The two display morphological similarities, even behave the same

Sep 17, 2013 00:21 GMT  ·  By

Here's a piece of news that's likely to change the way you look at fish either lying in your plate or swimming around in a nearby aquarium.

Apparently, fish skin is strikingly similar to the mammalian gut.

Specifically, the cells that make up fish skin and those that line the gastrointestinal tract of most mammals both lack keratin, which acts as a barrier against various environmental threats.

Instead, they house a significant population of microbes, and are covered in mucus.

What's more, they behave in a similar manner.

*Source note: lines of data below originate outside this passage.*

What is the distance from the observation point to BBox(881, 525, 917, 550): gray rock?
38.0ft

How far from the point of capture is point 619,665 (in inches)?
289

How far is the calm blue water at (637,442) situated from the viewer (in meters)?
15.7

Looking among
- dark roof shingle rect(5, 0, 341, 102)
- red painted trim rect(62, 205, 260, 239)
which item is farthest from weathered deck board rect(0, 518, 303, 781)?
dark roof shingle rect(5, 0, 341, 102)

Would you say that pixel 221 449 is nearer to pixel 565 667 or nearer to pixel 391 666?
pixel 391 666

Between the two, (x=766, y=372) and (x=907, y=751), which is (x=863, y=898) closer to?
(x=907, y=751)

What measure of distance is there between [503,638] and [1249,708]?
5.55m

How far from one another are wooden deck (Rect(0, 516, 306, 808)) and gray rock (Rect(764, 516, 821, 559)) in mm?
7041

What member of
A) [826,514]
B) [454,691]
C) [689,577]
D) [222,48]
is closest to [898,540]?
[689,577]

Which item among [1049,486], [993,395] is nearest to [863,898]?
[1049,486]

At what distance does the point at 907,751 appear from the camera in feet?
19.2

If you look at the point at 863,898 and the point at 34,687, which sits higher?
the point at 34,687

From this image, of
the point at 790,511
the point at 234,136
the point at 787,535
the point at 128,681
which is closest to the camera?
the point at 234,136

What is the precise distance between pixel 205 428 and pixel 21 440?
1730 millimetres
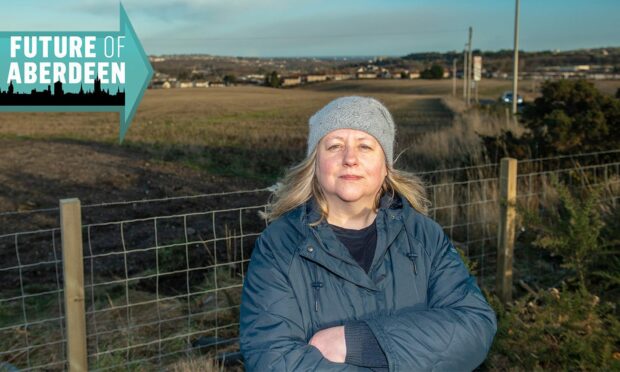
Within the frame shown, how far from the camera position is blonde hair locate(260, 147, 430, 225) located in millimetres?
2516

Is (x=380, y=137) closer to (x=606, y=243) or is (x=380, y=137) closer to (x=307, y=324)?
(x=307, y=324)

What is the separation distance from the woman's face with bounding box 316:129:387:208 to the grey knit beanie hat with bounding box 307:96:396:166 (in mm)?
29

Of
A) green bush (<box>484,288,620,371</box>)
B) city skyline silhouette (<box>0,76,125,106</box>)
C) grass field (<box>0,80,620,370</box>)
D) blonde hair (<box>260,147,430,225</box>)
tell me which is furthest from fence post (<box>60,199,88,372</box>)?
city skyline silhouette (<box>0,76,125,106</box>)

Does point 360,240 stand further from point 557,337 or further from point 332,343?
point 557,337

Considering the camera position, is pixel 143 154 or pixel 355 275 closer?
pixel 355 275

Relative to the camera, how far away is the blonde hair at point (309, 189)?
8.25ft

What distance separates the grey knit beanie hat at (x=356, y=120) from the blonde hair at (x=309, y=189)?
0.08 meters

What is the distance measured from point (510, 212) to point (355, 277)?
366cm

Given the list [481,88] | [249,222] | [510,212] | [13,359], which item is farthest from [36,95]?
[481,88]

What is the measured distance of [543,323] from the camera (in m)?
4.42

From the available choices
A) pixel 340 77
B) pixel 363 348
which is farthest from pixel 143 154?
pixel 340 77

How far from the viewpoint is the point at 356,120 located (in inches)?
94.7

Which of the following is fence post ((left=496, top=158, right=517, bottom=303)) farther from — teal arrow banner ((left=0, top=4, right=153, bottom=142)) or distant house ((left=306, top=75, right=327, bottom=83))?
distant house ((left=306, top=75, right=327, bottom=83))

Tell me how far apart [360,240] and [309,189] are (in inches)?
10.2
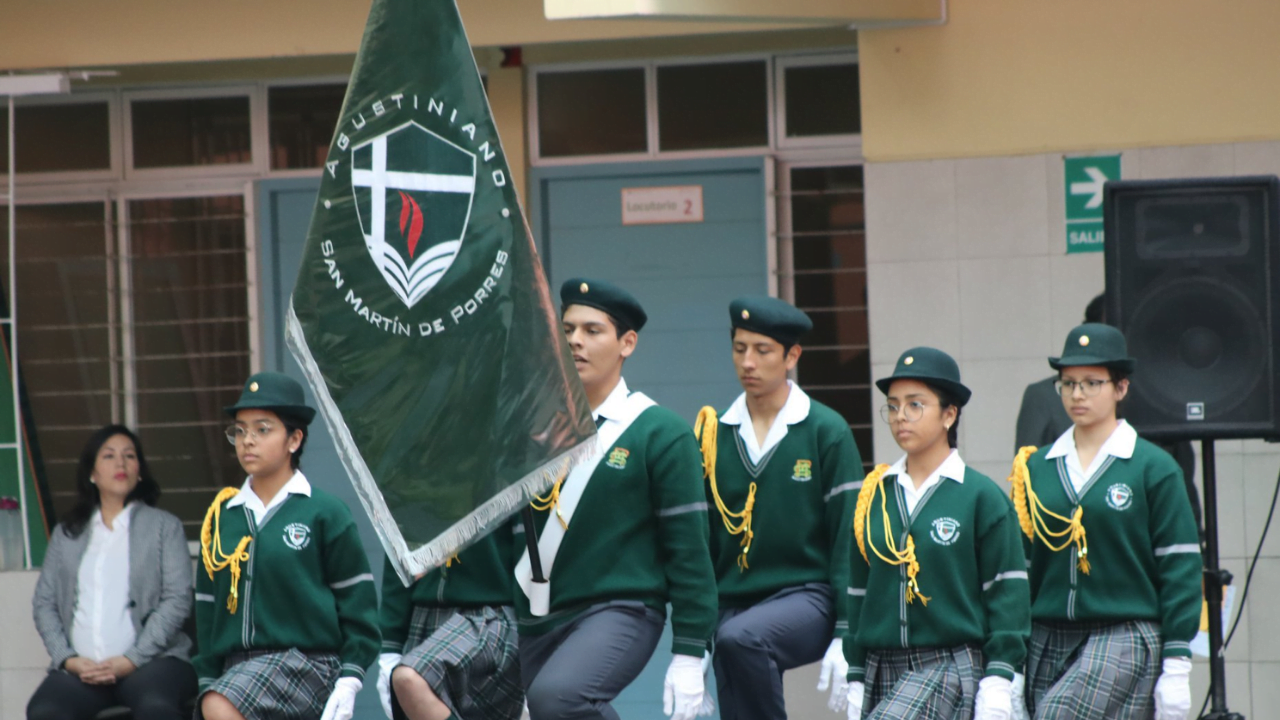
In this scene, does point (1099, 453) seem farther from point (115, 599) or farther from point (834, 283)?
point (115, 599)

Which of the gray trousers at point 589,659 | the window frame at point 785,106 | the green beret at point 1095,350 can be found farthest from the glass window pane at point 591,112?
the gray trousers at point 589,659

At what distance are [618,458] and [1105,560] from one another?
1.62m

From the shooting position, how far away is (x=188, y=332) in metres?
8.75

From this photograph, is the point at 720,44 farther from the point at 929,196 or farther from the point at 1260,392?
the point at 1260,392

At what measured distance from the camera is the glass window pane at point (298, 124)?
A: 8641mm

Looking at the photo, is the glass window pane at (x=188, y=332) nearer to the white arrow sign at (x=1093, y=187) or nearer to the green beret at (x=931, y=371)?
the white arrow sign at (x=1093, y=187)

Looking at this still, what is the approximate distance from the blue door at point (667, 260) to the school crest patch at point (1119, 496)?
2919 millimetres

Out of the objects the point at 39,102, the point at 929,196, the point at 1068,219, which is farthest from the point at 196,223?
the point at 1068,219

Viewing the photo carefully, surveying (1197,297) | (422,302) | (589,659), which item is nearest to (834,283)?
(1197,297)

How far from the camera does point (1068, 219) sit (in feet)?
24.7

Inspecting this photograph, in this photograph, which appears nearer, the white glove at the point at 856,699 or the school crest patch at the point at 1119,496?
the white glove at the point at 856,699

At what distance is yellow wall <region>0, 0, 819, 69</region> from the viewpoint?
7918 millimetres

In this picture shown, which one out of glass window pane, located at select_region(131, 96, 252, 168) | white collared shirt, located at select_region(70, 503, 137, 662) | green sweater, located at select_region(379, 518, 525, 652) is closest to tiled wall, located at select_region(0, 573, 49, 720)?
white collared shirt, located at select_region(70, 503, 137, 662)

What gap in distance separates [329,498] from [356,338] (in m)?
1.50
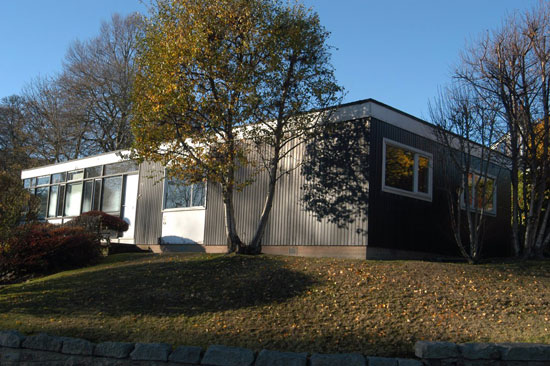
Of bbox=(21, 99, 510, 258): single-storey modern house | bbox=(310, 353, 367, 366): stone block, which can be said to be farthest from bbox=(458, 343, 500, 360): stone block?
bbox=(21, 99, 510, 258): single-storey modern house

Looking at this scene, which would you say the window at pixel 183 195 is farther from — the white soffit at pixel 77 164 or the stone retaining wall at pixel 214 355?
the stone retaining wall at pixel 214 355

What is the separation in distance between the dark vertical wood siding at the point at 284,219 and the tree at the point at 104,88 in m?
15.7

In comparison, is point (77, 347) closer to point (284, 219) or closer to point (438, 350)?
point (438, 350)

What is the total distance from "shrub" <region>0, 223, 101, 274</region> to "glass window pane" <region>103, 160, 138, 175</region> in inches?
190

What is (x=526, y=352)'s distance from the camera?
18.5 feet

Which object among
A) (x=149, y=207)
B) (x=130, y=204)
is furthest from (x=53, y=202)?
(x=149, y=207)

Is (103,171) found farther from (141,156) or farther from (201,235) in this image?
(141,156)

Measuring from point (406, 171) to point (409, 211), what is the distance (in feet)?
3.04

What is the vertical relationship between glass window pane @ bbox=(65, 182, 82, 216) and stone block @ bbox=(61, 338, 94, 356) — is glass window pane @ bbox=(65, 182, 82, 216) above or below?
above

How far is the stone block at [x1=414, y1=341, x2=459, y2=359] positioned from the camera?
570 cm

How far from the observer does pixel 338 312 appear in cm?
724

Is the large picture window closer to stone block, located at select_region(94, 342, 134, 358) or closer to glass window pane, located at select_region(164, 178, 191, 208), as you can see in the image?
glass window pane, located at select_region(164, 178, 191, 208)

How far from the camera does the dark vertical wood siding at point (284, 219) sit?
11.7 m

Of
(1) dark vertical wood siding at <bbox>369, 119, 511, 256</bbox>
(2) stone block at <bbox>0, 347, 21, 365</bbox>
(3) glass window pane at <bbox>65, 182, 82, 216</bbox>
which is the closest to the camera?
(2) stone block at <bbox>0, 347, 21, 365</bbox>
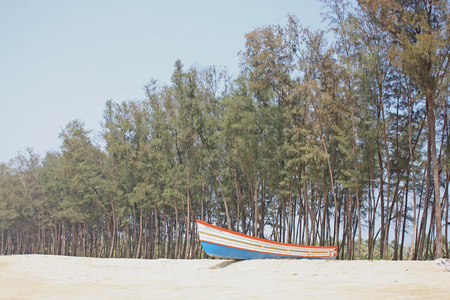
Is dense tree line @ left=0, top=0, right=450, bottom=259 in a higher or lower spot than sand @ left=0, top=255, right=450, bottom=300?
higher

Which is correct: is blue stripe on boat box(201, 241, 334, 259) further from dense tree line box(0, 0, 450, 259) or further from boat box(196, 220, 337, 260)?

Specifically, they produce antibodies that ensure mucosal immune defenses.

These antibodies keep otherwise friendly bacteria living on fish skin and inside the mammalian gut from entering the animal's body and infecting it, EurekAlert explains.

“In fish, the skin and the gut have much in common: they are both constantly exposed to environmental insults, they both have a large and varied microbiota and they both contain mucosal surfaces.”

“So we hypothesized that the skin should have a similar immune response to the gut, and this is indeed what we found,” says researcher J. Oriol Sunyer of the University of Pennsylvania.

“I like to think of fish as an open gut swimming,” he adds.

J. Oriol Sunyer and his colleagues have concluded that fish skin is not very much unlike the inside of a mammal's intestinal tract by looking into the morphology and the physiology of rainbow trout skin.